Task statement> Print the records below from the first line through the line containing "Spatula | M5 Basic |", both included, word for word.

Provided information>
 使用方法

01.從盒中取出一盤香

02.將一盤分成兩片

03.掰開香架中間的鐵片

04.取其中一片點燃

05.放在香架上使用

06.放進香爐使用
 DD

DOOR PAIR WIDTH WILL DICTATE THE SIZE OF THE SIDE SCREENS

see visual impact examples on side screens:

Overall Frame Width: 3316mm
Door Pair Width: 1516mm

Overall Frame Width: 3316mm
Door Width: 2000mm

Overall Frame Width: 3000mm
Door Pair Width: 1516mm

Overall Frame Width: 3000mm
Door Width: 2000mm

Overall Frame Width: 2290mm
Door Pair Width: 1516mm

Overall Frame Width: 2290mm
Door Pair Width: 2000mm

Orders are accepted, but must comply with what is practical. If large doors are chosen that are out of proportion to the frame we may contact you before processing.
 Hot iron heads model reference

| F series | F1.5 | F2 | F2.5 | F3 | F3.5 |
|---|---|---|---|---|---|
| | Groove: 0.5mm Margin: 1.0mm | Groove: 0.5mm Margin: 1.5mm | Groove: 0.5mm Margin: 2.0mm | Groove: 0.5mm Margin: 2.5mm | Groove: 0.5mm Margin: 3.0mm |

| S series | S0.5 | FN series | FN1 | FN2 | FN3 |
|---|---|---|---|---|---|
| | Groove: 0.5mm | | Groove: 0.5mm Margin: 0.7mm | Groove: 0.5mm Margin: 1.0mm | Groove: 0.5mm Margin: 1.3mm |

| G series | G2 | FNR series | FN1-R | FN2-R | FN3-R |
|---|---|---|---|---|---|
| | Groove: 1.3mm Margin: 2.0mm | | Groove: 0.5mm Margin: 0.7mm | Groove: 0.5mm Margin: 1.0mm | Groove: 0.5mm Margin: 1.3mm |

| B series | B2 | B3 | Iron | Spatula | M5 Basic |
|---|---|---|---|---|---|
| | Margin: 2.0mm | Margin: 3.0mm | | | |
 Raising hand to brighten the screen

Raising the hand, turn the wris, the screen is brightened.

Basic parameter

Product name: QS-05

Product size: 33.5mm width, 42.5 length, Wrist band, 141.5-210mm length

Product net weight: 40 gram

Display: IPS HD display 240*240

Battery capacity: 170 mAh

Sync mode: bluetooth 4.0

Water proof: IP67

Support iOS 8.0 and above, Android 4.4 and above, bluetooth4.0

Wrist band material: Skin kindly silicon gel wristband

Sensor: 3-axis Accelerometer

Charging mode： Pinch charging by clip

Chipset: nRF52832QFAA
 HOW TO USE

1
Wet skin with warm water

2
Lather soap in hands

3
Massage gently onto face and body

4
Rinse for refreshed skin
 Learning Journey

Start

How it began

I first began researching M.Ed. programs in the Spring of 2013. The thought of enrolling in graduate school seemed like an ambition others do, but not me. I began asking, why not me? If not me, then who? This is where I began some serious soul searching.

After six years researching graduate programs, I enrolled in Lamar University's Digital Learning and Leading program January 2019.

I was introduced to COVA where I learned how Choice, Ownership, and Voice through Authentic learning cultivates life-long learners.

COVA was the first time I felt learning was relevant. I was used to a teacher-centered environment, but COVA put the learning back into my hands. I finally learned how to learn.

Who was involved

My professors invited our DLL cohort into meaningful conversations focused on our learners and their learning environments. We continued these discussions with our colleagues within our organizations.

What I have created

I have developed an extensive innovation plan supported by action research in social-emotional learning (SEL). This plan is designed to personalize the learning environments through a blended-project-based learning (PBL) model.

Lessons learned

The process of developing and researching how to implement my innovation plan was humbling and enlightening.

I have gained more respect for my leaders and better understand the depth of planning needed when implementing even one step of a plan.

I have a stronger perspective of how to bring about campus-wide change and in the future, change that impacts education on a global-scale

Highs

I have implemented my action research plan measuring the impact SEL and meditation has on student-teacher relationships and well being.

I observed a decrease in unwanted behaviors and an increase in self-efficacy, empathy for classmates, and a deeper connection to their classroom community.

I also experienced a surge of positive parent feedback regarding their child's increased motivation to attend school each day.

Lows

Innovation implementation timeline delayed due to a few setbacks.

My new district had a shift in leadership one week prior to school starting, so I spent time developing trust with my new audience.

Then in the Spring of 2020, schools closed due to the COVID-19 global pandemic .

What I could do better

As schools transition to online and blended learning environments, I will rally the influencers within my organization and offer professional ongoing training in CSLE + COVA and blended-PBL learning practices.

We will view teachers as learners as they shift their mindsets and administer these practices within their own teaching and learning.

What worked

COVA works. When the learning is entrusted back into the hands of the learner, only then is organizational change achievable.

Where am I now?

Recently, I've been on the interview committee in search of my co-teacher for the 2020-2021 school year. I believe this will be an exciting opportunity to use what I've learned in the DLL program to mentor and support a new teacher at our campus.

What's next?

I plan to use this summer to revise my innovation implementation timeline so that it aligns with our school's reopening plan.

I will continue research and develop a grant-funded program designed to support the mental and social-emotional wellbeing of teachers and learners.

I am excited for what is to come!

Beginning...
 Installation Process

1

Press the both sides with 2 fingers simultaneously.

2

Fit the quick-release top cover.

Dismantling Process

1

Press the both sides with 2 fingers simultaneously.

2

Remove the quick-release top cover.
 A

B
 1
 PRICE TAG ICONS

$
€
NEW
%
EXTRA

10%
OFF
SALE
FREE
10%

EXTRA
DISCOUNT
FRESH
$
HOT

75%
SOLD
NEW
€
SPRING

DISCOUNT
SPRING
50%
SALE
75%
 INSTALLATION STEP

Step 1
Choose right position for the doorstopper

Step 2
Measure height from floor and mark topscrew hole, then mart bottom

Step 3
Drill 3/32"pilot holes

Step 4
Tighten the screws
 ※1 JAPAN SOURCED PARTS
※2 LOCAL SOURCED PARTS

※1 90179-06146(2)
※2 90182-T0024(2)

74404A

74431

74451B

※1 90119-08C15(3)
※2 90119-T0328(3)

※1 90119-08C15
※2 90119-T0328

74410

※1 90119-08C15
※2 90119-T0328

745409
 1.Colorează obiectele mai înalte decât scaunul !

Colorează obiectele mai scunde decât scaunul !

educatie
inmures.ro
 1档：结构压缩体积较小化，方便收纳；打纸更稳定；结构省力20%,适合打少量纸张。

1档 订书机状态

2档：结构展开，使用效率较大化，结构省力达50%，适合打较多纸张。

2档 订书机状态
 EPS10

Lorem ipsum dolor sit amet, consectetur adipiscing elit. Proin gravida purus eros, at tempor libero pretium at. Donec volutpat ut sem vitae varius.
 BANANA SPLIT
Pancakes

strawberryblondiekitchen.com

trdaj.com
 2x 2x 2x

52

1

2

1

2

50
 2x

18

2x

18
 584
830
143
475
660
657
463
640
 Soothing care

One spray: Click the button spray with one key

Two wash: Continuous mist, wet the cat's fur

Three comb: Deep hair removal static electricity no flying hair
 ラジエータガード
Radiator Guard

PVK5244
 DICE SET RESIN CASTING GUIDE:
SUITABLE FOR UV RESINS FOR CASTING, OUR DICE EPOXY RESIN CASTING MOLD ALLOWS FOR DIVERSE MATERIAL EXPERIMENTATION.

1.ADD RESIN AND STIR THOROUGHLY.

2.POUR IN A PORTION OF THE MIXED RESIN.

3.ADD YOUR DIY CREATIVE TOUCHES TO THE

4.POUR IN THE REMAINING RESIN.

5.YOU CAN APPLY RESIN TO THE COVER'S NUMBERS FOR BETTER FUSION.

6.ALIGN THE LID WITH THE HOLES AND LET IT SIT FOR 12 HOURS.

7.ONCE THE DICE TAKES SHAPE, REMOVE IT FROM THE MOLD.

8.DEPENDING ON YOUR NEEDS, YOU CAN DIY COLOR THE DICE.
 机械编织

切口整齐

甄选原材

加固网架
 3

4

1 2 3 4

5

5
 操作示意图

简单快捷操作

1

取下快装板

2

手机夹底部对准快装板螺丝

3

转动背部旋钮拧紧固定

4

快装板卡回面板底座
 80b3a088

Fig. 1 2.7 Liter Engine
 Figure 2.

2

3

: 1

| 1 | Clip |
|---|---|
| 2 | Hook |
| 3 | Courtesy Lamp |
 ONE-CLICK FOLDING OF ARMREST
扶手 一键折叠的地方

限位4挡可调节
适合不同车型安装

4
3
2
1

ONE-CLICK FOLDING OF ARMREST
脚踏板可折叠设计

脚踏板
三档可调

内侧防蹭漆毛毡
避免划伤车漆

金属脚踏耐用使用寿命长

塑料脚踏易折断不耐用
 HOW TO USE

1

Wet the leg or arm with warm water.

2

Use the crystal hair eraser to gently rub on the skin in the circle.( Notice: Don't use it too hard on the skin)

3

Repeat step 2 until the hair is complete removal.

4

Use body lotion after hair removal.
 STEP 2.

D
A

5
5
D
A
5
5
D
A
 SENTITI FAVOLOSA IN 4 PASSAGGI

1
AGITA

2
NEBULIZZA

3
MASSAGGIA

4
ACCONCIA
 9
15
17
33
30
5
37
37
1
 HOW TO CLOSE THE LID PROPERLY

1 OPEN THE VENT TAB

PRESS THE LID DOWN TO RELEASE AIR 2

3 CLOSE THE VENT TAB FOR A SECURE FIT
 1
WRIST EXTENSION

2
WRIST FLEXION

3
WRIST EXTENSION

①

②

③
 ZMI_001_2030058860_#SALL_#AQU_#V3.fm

Worked solution>
 使用方法

01.從盒中取出一盤香

02.將一盤分成兩片

03.掰開香架中間的鐵片

04.取其中一片點燃

05.放在香架上使用

06.放進香爐使用
 DD

DOOR PAIR WIDTH WILL DICTATE THE SIZE OF THE SIDE SCREENS

see visual impact examples on side screens:

Overall Frame Width: 3316mm
Door Pair Width: 1516mm

Overall Frame Width: 3316mm
Door Width: 2000mm

Overall Frame Width: 3000mm
Door Pair Width: 1516mm

Overall Frame Width: 3000mm
Door Width: 2000mm

Overall Frame Width: 2290mm
Door Pair Width: 1516mm

Overall Frame Width: 2290mm
Door Pair Width: 2000mm

Orders are accepted, but must comply with what is practical. If large doors are chosen that are out of proportion to the frame we may contact you before processing.
 Hot iron heads model reference

| F series | F1.5 | F2 | F2.5 | F3 | F3.5 |
|---|---|---|---|---|---|
| | Groove: 0.5mm Margin: 1.0mm | Groove: 0.5mm Margin: 1.5mm | Groove: 0.5mm Margin: 2.0mm | Groove: 0.5mm Margin: 2.5mm | Groove: 0.5mm Margin: 3.0mm |

| S series | S0.5 | FN series | FN1 | FN2 | FN3 |
|---|---|---|---|---|---|
| | Groove: 0.5mm | | Groove: 0.5mm Margin: 0.7mm | Groove: 0.5mm Margin: 1.0mm | Groove: 0.5mm Margin: 1.3mm |

| G series | G2 | FNR series | FN1-R | FN2-R | FN3-R |
|---|---|---|---|---|---|
| | Groove: 1.3mm Margin: 2.0mm | | Groove: 0.5mm Margin: 0.7mm | Groove: 0.5mm Margin: 1.0mm | Groove: 0.5mm Margin: 1.3mm |

| B series | B2 | B3 | Iron | Spatula | M5 Basic |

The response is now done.